Den polizeikritischen Tweet einer Dozentin hatte das Land Nordrhein-Westfalen zum Anlass genommen, ihren Lehrauftrag zu widerrufen. Dies war rechtswidrig, wie nach dem VG Gelsenkirchen nun auch das OVG NRW feststellte.
Der Widerruf des Lehrauftrages der Dozentin Bahar Aslan an der Polizei-Hochschule NRW (HSPV) durch das Land war rechtswidrig. Das hat das nordrhein-westfälische Oberverwaltungsgericht (OVG) in einem Eilverfahren entschieden und am Montag mitgeteilt. Der Beschluss vom 15. Dezember ist nicht anfechtbar (Az: 6 B 1034/23).
Mit der Entscheidung weist das OVG eine Beschwerde des Landes gegen einen Beschluss aus der Vorinstanz zurück. Bereits das Verwaltungsgericht Gelsenkirchen sah die Dozentin im Recht. Nach Auffassung des OVG habe das Land bei Bahar Aslan nach einem Twitter-Post zwar auf Mängel bei ihrer Eignung für die Wahrnehmung des Lehrauftrags schließen können. Bei dem Widerruf des Lehrauftrags gemäß § 49 Abs. 2 S. 1 Nr. 3 Verwaltungsverfahrensgesetz (VwVfG NRW) habe das Land sich aber rechtswidrig auf "fehlerhafte Weise auf weitere - sachfremde - Umstände gestützt", heißt es in der OVG-Mitteilung.
Eine von der HSPV ins Feld geführte Nebentätigkeitsgenehmigung sei nicht erforderlich für den Lehrauftrag.

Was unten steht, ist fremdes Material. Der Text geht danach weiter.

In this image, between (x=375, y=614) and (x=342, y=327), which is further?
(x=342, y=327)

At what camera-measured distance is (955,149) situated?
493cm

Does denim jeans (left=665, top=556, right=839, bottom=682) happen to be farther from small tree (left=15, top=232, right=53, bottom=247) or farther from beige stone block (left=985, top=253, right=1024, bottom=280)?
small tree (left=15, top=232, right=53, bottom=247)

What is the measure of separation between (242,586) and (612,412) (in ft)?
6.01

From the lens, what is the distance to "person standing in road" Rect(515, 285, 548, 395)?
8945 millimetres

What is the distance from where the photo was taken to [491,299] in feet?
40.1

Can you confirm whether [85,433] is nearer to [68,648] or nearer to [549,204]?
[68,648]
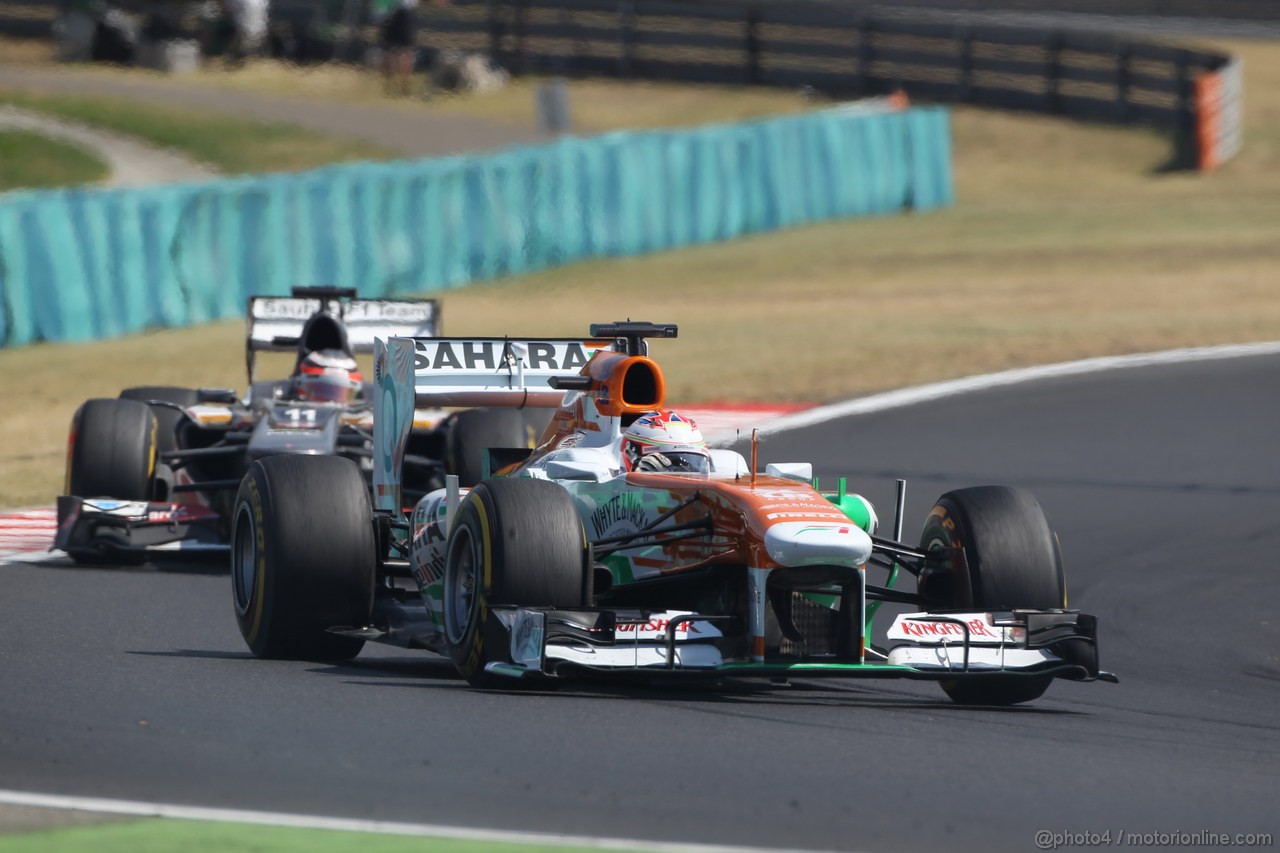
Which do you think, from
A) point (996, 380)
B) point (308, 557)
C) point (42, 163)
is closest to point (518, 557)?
point (308, 557)

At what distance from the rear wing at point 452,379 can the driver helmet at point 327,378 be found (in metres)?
3.47

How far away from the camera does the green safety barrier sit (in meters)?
23.5

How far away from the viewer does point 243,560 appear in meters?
10.3

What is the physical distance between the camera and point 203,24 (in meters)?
44.2

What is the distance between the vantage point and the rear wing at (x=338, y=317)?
595 inches

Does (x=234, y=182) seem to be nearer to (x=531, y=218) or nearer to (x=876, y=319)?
(x=531, y=218)

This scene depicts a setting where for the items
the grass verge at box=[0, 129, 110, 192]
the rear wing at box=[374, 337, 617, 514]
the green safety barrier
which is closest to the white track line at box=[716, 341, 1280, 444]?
the rear wing at box=[374, 337, 617, 514]

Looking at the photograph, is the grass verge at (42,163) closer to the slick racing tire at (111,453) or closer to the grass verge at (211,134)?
the grass verge at (211,134)

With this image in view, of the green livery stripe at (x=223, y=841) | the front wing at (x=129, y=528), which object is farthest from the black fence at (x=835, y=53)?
the green livery stripe at (x=223, y=841)

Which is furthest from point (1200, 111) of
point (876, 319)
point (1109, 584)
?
point (1109, 584)

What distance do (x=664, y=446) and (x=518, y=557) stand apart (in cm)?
116

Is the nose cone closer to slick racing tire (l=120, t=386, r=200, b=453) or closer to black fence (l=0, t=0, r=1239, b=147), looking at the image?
slick racing tire (l=120, t=386, r=200, b=453)

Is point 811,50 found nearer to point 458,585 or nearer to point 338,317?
point 338,317

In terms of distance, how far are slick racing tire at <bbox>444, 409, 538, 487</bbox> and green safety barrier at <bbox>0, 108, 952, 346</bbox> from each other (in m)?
10.5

Deshalb könne der Entzug damit nicht begründet werden, so das OVG. Auch seien Drohungen gegenüber der Hochschule kein Grund für das Aus. Bereits das VG Gelsenkirchen hatte so argumentiert.
Aslan war mit einem Eintrag auf der Plattform Twitter, die inzwischen X heißt, in die Kritik geraten: "Ich bekomme mittlerweile Herzrasen, wenn ich oder meine Freund*innen in eine Polizeikontrolle geraten, weil der ganze braune Dreck innerhalb der Sicherheitsbehörden uns Angst macht. Das ist nicht nur meine Realität, sondern die von vielen Menschen in diesem Land."
GFF: "Erfolg für die Meinungsfreiheit"
Aus Sicht der Gesellschaft für Freiheitsrechte (GFF), die Aslan gemeinsam mit Rechtsanwalt Dr. Patrick Heinemann begleitet hat, ist der Ausgang des Verfahrens ein Erfolg. Gegenüber LTO äußert Laura Kuttler, Juristin und Projektkoordinatorin der GFF: "Der Beschluss ist ein Erfolg für Bahar Aslan. Jetzt ist klar, dass der Widerruf des Lehrauftrags rechtswidrig war. Das Gericht erteilt den zahlreichen vorgeschobenen Argumenten der Hochschule eine klare Absage."
Beide Gerichte hätten sich nach Auffassung der GFF aber grundrechtlichen Erwägungen nicht verwehren dürfen. "Enttäuschend ist, dass auch das OVG sich nicht mit den Grundrechten von Bahar Aslan auseinandersetzt, obwohl das gerade wegen der Auseinandersetzung des OVGs mit dem Post von Bahar Aslan geboten wäre", so Kuttler.
Die HSPV hatte zuletzt einen Ersatz für die Lehrtätigkeiten von Aslan organisiert. Ob sie in ihrem Fach "Interkulturelle Kompetenz" erneut an der HSPV unterrichten wird, ist derzeit ebenso offen wie ein möglicher neuer Widerrufsbescheid des Landes. Ein solcher müsste jedenfalls anders begründet werden.